Bleeding (a Little) for Research

Several years ago I volunteered to participate in the Ontario Health Study (OHS), though I can’t recall the specific impetus. But I am one of 225,000 who did.

About the Study

OHS is a longitudinal study that tracks its participants over a long period of time, likely decades. The study is investigating the risk factors that contribute to contracting diseases like cancer, diabetes, heart disease, and Alzheimer’s. Potential risk factors could come from individual behaviour (smoking, stress, addiction) or the physical environment (exposure to air pollution).

The study facilitates controlled experiments by comparing people in the sample who develop a disease with those who don’t. Controlled experiments are the gold standard in scientific research and essential for the validity of the findings.

Also essential to the study design is the large sample of 225,000. The fast facts about the study show that there were thousands of cases of diseases and conditions when participants entered the study (the baseline) as well as thousands of new cases.

The sample of 225,000 is not exactly representative of the Ontario population. Women are over-represented and whites over-represented relative to Asians, blacks, and indigenous Canadians. But this is a health study not an election. The large sample size means that there should be enough men, Asians, blacks, and indigenous Canadians participating to draw conclusions about them.

The Bloody Part

I initially participated in the study by completing questionnaires. I hadn’t participated for a few years until there was a new questionnaire about Covid 19 that asked about underlying health conditions, risk factors, Covid’s impact on health, testing, and exposure. A subset of 12,000 people who completed the questionnaire were asked to provide a blood sample to test for the presence of antibodies.

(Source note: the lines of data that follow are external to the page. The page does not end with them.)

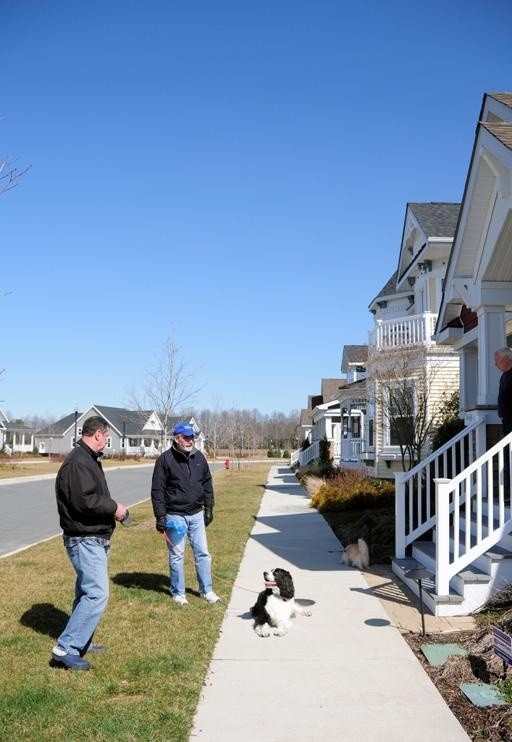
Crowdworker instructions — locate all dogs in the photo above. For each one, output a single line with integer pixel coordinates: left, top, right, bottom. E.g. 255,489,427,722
250,567,313,638
338,537,371,572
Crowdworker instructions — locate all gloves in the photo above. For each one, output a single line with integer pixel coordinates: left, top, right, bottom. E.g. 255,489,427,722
203,508,213,527
120,510,139,529
156,516,166,534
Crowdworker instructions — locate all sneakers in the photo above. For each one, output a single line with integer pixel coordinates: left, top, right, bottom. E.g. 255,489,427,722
172,594,190,606
52,651,91,671
199,591,221,604
89,646,106,653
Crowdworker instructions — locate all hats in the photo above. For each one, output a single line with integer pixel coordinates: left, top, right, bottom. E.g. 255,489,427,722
172,421,199,438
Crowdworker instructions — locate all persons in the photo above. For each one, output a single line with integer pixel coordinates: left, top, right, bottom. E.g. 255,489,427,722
151,422,221,606
494,348,512,505
51,416,129,671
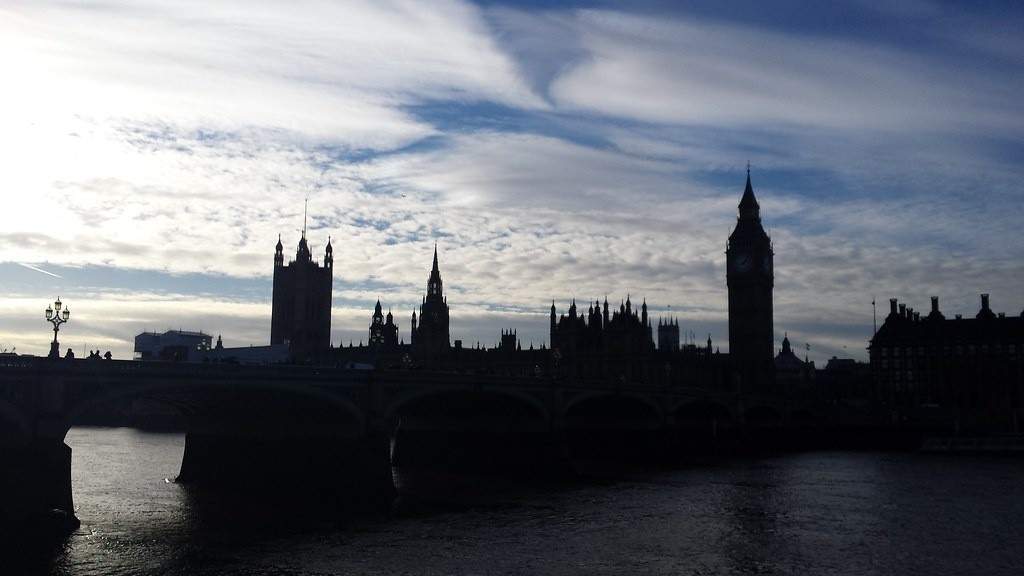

I was asked to be part of the subset. This involved using a lancet to puncture a finger; the lancet goes deeper than the surface and is not painful. From the puncture, I provided 5 drops of blood on a treated paper, which I packaged as instructed, and mailed to a laboratory at the U. of T. It happens that I participated five days after receiving my first dose of the Pfizer vaccine, so I will be interested – like the researchers – in the antibodies I develop. I will find out in several months.

The Big Picture

The privacy of personal data is a hugely controversial issue. It turns out that the night before I took the sample I listened to Harvard Professor Shoshana Zuboff giving a presentation about the evils of what she has termed Surveillance Capitalism, which uses data we generate, often unknowingly, to monitor us for profit (the corporation’s, not ours).

What I am doing is different. I am knowingly volunteering my data to bona fide researchers to better understand illnesses and prevent them. Trusting that the researchers will keep participants’ identity confidential, I am pleased to give them my data.

This episode reminds me of the long form Canadian census, a controversial issue several years ago. It happened that I received the long form census in 2016. It took a while to complete and asked about many things, including health issues in my family and the value of our house (always a hot topic in Toronto). I would have gladly volunteered the information, but I was delighted to have been compelled to do so, just as others were.

I share Zuboff’s reluctance to give my data to business for its profit, but I am willing to give it to the public sector if it can contribute to better public policy and public health.